Ob der Tunnel sich dann überhaupt rechnet, interessierte das Gericht dabei nicht: „Rechtswidrig ist die Planung auch nicht unter dem Gesichtspunkt einer fehlenden Finanzierbarkeit des Projekts. Die Finanzierung ist grundsätzlich weder Gegenstand der Planfeststellung noch ihrer gerichtlichen Überprüfung. Die zugunsten der Betreibergesellschaft vorgesehenen dänischen Staatsbeihilfen sind jedenfalls nicht evident europarechtswidrig.“

Aber hätten nicht alle Befunde zum Umweltschutz ein Ende der Planungen bedeuten müssen?

An dieser Stelle zeigte sich, dass die geltende Gesetzgebung nicht einmal auf der Höhe der Zeit ist. Und nach der muss sich auch das Bundesverwaltungsgericht richten: „Im Hinblick auf die im Fehmarnbelt vorhandenen Riffe trägt die Planung ferner dem Biotopschutz hinreichend Rechnung. Die Vorhabenträger haben eine methodisch ordnungsgemäße Bestandsaufnahme erstellt. Sie durften sich dabei auf eine repräsentative Beprobung des Meeresbodens in dem großen Untersuchungsgebiet beschränken.

Soweit Riffe im näheren Bereich der Tunneltrasse erst nach Erlass des Planfeststellungsbeschlusses durch ein wissenschaftliches Forschungsprojekt der Universität Kiel erkannt worden sind, führt dies nicht zur Rechtswidrigkeit des Planfeststellungsbeschlusses. Wegen des gesetzlichen Verbots, Biotope zu zerstören oder zu beschädigen, darf allerdings das Vorhaben in diesem Bereich nicht durchgeführt werden, ohne dass über eine Eingriffsvermeidung bzw. eine Befreiung von dem Verbot nachträglich entschieden wird. Zu diesem Zweck haben Vorhabenträger und Planfeststellungsbehörde die Durchführung eines ergänzenden Verfahrens angekündigt.“

Das sind die bekannten Tricks aus der Kiste, mit denen sich staatliche Behörden und Bauträger dann doch eine „Befreiung von dem Verbot“ der Zerstörung eines wertvollen Biotops besorgen können. Selbst das Gerichtsurteil macht deutlich, wie schwach wertvolle und unersetzbare Naturgüter in der EU geschützt sind. Und wie lang der Atem von Behörden ist, wenn sie Prestigeprojekte auch gegen alle Vernunftgründe unbedingt durchziehen wollen.

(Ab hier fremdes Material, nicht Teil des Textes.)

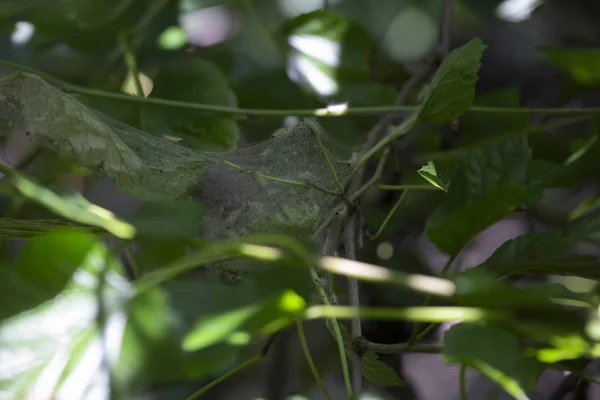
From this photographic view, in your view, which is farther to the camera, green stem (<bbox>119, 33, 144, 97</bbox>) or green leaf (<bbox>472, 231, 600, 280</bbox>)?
green stem (<bbox>119, 33, 144, 97</bbox>)

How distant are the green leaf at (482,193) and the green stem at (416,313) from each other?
6.0 inches

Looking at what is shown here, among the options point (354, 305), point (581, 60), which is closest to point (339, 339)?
point (354, 305)

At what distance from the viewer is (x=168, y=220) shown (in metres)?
0.34

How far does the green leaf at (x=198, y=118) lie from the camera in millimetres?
681

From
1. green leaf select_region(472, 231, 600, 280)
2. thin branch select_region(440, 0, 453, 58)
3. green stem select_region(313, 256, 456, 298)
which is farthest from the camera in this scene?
thin branch select_region(440, 0, 453, 58)

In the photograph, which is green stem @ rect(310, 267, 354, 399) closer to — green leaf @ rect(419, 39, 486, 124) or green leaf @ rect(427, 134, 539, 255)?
green leaf @ rect(427, 134, 539, 255)

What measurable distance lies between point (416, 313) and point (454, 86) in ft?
0.96

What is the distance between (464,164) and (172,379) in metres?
0.34

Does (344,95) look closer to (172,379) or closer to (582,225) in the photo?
(582,225)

„Wir werden auch weiterhin gegen den Bau des Megatunnels kämpfen, um unsere Ostsee, unsere Region sowie den deutschen Steuerzahler zu schützen“, erklärt Karin Neumann am Tag der Urteilsverkündung im umfangreichsten Umweltrechtsverfahren in der Geschichte der Bundesrepublik.